= Work to be completed =
Report each line of the listing below that contains the word "options", copying every such line in full.

----------------------------------------

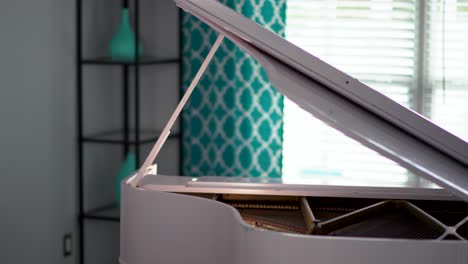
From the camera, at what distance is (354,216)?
107 inches

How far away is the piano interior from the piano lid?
0.22 metres

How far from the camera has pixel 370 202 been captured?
3.08m

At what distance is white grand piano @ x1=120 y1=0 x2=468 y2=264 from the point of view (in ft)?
7.57

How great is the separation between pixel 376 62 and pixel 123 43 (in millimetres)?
1411

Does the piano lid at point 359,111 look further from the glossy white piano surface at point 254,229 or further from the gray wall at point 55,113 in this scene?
the gray wall at point 55,113

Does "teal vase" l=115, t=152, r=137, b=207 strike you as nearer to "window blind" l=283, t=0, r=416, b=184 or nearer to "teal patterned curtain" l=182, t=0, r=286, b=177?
"teal patterned curtain" l=182, t=0, r=286, b=177

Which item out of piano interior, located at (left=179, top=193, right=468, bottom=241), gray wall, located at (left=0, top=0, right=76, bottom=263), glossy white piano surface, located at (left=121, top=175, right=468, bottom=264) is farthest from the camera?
gray wall, located at (left=0, top=0, right=76, bottom=263)

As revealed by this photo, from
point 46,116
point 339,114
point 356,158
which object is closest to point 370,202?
point 339,114

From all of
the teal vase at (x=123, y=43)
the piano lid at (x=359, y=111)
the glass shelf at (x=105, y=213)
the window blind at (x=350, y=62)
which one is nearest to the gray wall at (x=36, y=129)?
the glass shelf at (x=105, y=213)

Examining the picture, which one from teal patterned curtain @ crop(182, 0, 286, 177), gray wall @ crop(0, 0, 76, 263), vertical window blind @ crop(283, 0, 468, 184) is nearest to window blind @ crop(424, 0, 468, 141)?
vertical window blind @ crop(283, 0, 468, 184)

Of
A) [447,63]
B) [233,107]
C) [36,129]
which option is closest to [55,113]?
[36,129]

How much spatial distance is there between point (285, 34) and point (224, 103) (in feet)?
1.71

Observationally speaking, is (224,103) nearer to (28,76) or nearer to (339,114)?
(28,76)

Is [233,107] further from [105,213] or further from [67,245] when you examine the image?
[67,245]
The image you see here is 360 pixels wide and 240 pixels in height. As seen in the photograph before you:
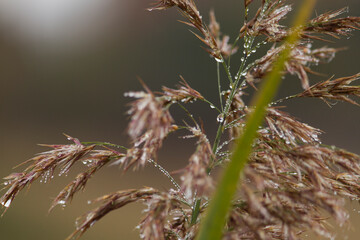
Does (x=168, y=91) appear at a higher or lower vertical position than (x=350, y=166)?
higher

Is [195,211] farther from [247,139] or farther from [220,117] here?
[247,139]

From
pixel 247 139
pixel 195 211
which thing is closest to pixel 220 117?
pixel 195 211

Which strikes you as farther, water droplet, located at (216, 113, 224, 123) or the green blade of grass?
water droplet, located at (216, 113, 224, 123)

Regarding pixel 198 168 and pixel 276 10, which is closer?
pixel 198 168

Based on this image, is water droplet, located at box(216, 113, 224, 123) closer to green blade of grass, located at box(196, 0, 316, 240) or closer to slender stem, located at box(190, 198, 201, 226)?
slender stem, located at box(190, 198, 201, 226)

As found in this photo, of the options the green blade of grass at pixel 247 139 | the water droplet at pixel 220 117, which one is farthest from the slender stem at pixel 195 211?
the green blade of grass at pixel 247 139

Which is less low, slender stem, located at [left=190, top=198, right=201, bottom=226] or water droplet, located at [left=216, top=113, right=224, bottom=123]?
water droplet, located at [left=216, top=113, right=224, bottom=123]

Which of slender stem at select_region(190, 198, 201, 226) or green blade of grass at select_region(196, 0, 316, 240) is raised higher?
green blade of grass at select_region(196, 0, 316, 240)

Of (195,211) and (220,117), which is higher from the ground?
(220,117)

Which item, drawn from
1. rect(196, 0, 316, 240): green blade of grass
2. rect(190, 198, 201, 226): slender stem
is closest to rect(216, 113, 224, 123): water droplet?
rect(190, 198, 201, 226): slender stem

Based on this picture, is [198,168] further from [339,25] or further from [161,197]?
[339,25]

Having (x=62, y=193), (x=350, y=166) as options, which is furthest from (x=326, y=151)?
(x=62, y=193)
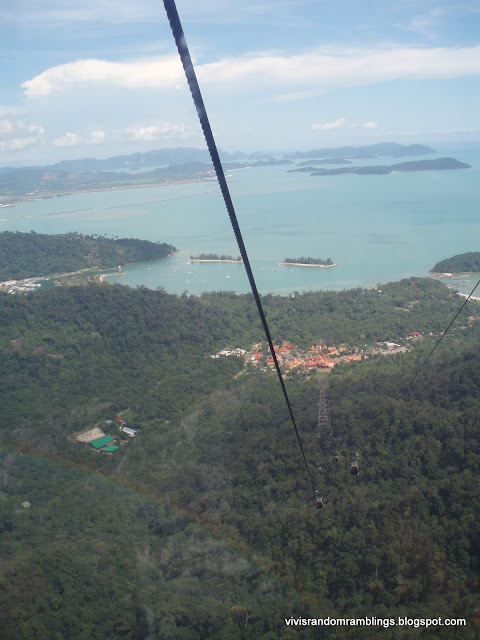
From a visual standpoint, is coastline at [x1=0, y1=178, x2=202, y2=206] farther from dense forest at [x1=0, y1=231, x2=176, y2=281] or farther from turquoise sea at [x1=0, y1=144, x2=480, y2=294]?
dense forest at [x1=0, y1=231, x2=176, y2=281]

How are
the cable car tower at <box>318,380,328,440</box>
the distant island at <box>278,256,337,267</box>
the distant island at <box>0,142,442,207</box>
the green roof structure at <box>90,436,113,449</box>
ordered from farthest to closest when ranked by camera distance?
the distant island at <box>0,142,442,207</box>
the distant island at <box>278,256,337,267</box>
the green roof structure at <box>90,436,113,449</box>
the cable car tower at <box>318,380,328,440</box>

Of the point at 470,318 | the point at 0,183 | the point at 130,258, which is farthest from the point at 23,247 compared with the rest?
the point at 0,183

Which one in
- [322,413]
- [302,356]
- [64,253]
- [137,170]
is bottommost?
[302,356]

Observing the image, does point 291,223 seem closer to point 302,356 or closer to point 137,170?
point 302,356


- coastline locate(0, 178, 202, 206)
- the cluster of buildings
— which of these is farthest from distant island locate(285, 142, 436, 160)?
the cluster of buildings

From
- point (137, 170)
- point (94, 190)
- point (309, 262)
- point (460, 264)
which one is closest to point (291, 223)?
point (309, 262)

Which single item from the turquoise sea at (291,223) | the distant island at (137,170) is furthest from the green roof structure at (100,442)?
the distant island at (137,170)

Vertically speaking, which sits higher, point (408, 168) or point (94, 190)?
point (94, 190)
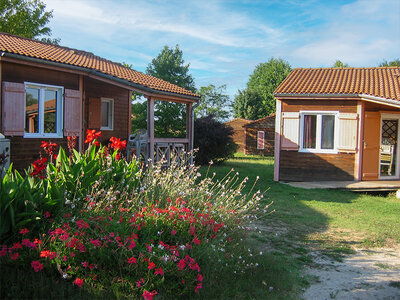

----------------------------------------

= Final answer =
As found in this photo, of the options the green blade of grass at pixel 247 139 | the water droplet at pixel 220 117, which one is farthest from the slender stem at pixel 195 211?
Having (x=62, y=193), (x=350, y=166) as options, which is furthest from (x=326, y=151)?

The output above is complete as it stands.